> **EXTRAIT DU TEXTE**:
■ ■ ■ ■ ■
Mais si cela n’est pas suffisant, on peut faire appel à un puissant éditeur d’événements Midi via le sous-mode Edit. Et là, à nous la liste déroulante et le détail de tous les événements. Mieux, on peut choisir de masquer certains messages (comme l’Aftertouch) pour aller droit au but, directement sur les événements recherchés. A chaque pas, on peut insérer ou supprimer un événement de type note, pitchbend, Sysex ou changement de programme, contrôleur Midi (ah, ce balayage de filtre tellement techno !), Aftertouch (par canal ou polyphonique), RPN, NRPN (Midi ou XG Yamaha) et Sysex. Dans ce dernier mode, le RM1x invite à entrer les données sous forme hexadécimale (réservé aux plus courageux). Bref, le RM1x est capable de satisfaire à la fois celui qui recherche le jeu immédiat de patterns sans prise de tête et celui qui veut entrer dans le moindre détail. Magique !
Hordes de mustangs
Jusqu’à présent, nous nous sommes contentés de décrire le mode Pattern, premier des trois modes de fonctionnement du RM1x. Passons maintenant aux deux derniers, qui permettent de regrouper des Patterns (Pattern Chain) ou des événements Midi (Song). Chaque mode dispose de 20 mémoires utilisateur non volatiles. En mode Pattern Chain, la programmation se fait au sein d’une liste aussi conviviale qu’en sous-mode Pattern Edit, où chaque pas représente une mesure. Pour chaque mesure, on détermine le style choisi (Preset 01 à 60, User 01 à 50) puis l’une des 16 sections du style (A à H). De plus, Off permet de couper la reproduction sur une mesure alors que End indique la fin d’un enchaînement. Seules limites, la lecture d’un pattern commence à son point de départ et on ne peut pas mémoriser les statuts de pistes (play / mute / solo) à chaque pas comme cela est possible sur une MC-505. Dommage car cela limite les possibilités de remixage de la machine.
■ ■ ■ ■ ■
> **CONSIGNE 1**:
D'après le texte sur le RM1x, pourquoi est-il dommage de ne pas pouvoir mémoriser les statuts de pistes à chaque pas en mode Pattern Chain ? Répondez en une à trois phrases.
> **CONSIGNE 2**:
Poursuivez le texte sur le RM1x à partir de sa dernière phrase.

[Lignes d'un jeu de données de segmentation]
■ ■ ■ ■ ■
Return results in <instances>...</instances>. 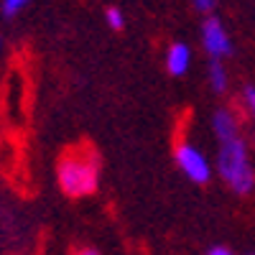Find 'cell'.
<instances>
[{
  "instance_id": "3",
  "label": "cell",
  "mask_w": 255,
  "mask_h": 255,
  "mask_svg": "<svg viewBox=\"0 0 255 255\" xmlns=\"http://www.w3.org/2000/svg\"><path fill=\"white\" fill-rule=\"evenodd\" d=\"M174 163L179 171L197 186H207L212 181V161L207 158L204 151L189 140H179L174 145Z\"/></svg>"
},
{
  "instance_id": "9",
  "label": "cell",
  "mask_w": 255,
  "mask_h": 255,
  "mask_svg": "<svg viewBox=\"0 0 255 255\" xmlns=\"http://www.w3.org/2000/svg\"><path fill=\"white\" fill-rule=\"evenodd\" d=\"M240 108L248 118L255 120V84H243V90H240Z\"/></svg>"
},
{
  "instance_id": "6",
  "label": "cell",
  "mask_w": 255,
  "mask_h": 255,
  "mask_svg": "<svg viewBox=\"0 0 255 255\" xmlns=\"http://www.w3.org/2000/svg\"><path fill=\"white\" fill-rule=\"evenodd\" d=\"M191 49L186 41H174L168 44L166 54H163V64H166V72L171 77H184L189 69H191Z\"/></svg>"
},
{
  "instance_id": "7",
  "label": "cell",
  "mask_w": 255,
  "mask_h": 255,
  "mask_svg": "<svg viewBox=\"0 0 255 255\" xmlns=\"http://www.w3.org/2000/svg\"><path fill=\"white\" fill-rule=\"evenodd\" d=\"M207 82H209L212 92H217V95L227 92L230 74H227V69H225L222 61H209V64H207Z\"/></svg>"
},
{
  "instance_id": "10",
  "label": "cell",
  "mask_w": 255,
  "mask_h": 255,
  "mask_svg": "<svg viewBox=\"0 0 255 255\" xmlns=\"http://www.w3.org/2000/svg\"><path fill=\"white\" fill-rule=\"evenodd\" d=\"M28 3H31V0H0V13H3L5 18H13V15H18L20 10H23Z\"/></svg>"
},
{
  "instance_id": "4",
  "label": "cell",
  "mask_w": 255,
  "mask_h": 255,
  "mask_svg": "<svg viewBox=\"0 0 255 255\" xmlns=\"http://www.w3.org/2000/svg\"><path fill=\"white\" fill-rule=\"evenodd\" d=\"M199 38H202V49L209 56V61H225L232 56V36L227 33L225 23L212 13L204 15L202 28H199Z\"/></svg>"
},
{
  "instance_id": "5",
  "label": "cell",
  "mask_w": 255,
  "mask_h": 255,
  "mask_svg": "<svg viewBox=\"0 0 255 255\" xmlns=\"http://www.w3.org/2000/svg\"><path fill=\"white\" fill-rule=\"evenodd\" d=\"M212 133H215L217 143H230L243 135L240 130V118L238 113L232 108H217L215 113H212Z\"/></svg>"
},
{
  "instance_id": "8",
  "label": "cell",
  "mask_w": 255,
  "mask_h": 255,
  "mask_svg": "<svg viewBox=\"0 0 255 255\" xmlns=\"http://www.w3.org/2000/svg\"><path fill=\"white\" fill-rule=\"evenodd\" d=\"M105 23H108L113 31H125V23H128V18H125V10L120 5H108L105 8Z\"/></svg>"
},
{
  "instance_id": "12",
  "label": "cell",
  "mask_w": 255,
  "mask_h": 255,
  "mask_svg": "<svg viewBox=\"0 0 255 255\" xmlns=\"http://www.w3.org/2000/svg\"><path fill=\"white\" fill-rule=\"evenodd\" d=\"M204 255H235V253H232L227 245H212V248H209Z\"/></svg>"
},
{
  "instance_id": "1",
  "label": "cell",
  "mask_w": 255,
  "mask_h": 255,
  "mask_svg": "<svg viewBox=\"0 0 255 255\" xmlns=\"http://www.w3.org/2000/svg\"><path fill=\"white\" fill-rule=\"evenodd\" d=\"M59 189L69 199L92 197L100 189V158L92 148H69L56 163Z\"/></svg>"
},
{
  "instance_id": "2",
  "label": "cell",
  "mask_w": 255,
  "mask_h": 255,
  "mask_svg": "<svg viewBox=\"0 0 255 255\" xmlns=\"http://www.w3.org/2000/svg\"><path fill=\"white\" fill-rule=\"evenodd\" d=\"M217 176L225 181V186L230 191H235L238 197L253 194V189H255V166H253L248 140L243 135L220 145Z\"/></svg>"
},
{
  "instance_id": "11",
  "label": "cell",
  "mask_w": 255,
  "mask_h": 255,
  "mask_svg": "<svg viewBox=\"0 0 255 255\" xmlns=\"http://www.w3.org/2000/svg\"><path fill=\"white\" fill-rule=\"evenodd\" d=\"M191 3H194V8L202 15H212V10H215V5H217V0H191Z\"/></svg>"
},
{
  "instance_id": "13",
  "label": "cell",
  "mask_w": 255,
  "mask_h": 255,
  "mask_svg": "<svg viewBox=\"0 0 255 255\" xmlns=\"http://www.w3.org/2000/svg\"><path fill=\"white\" fill-rule=\"evenodd\" d=\"M74 255H100V250L97 248H79Z\"/></svg>"
}]
</instances>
■ ■ ■ ■ ■
> **RÉPONSE 1**:
En mode Pattern Chain, on ne peut pas mémoriser les statuts de pistes (play, mute, solo) à chaque pas, contrairement à la MC-505. Le texte le regrette parce que cela limite les possibilités de remixage de la machine.

> **RÉPONSE 2**:
Par contre, là où le RM1x surpasse sa rivale, c’est au niveau de son troisième et dernier mode : le mode Song. Là, nous avons affaire à un véritable séquenceur 16 pistes, capable de mémoriser 20 chansons en partageant la capacité mémoire de 110.000 notes avec le mode Pattern. La reproduction et l’enregistrement ont un fonctionnement assez similaire au mode Pattern. En fait, les chansons ne tournent pas en boucle et n’ont pas de section. Par contre, on dispose des mêmes facultés d’édition de programmes, de grooves, d’effets, d’arpèges et d’événements Midi. De plus, une dix-septième piste de tempo apparaît, ainsi que la possibilité d’enregistrer en multipiste, de faire des punch in / out et de choisir des mesures ternaires (car le mode Pattern n’autorise que le quaternaire et condamne donc les valses de Vienne si prisées le jour de l’an). Le mieux, c’est qu’on peut envoyer un enchaînement de patterns sur une piste d’une chanson ou, réciproquement, un extrait d’une piste d’une chanson vers un pattern utilisateur, en moins de temps qu’il n’en faut à Lucky Luke pour dégainer. Bien vu !
Peintures de guerre
Pour colorer les braves avant le grand galop hors du village, le RM1x possède trois processeurs d’effets indépendants de fort bonne qualité. Le premier, baptisé Variation, est un multi-effets composé de 42 algorithmes, parmi lesquels des réverbérations, des effets d’ensemble, des distorsions, des simulateurs d’ampli et des égaliseurs. Il peut être mis en insertion sur l’une des 16 pistes ou fonctionner comme effet système avec départ séparé sur les 16 pistes.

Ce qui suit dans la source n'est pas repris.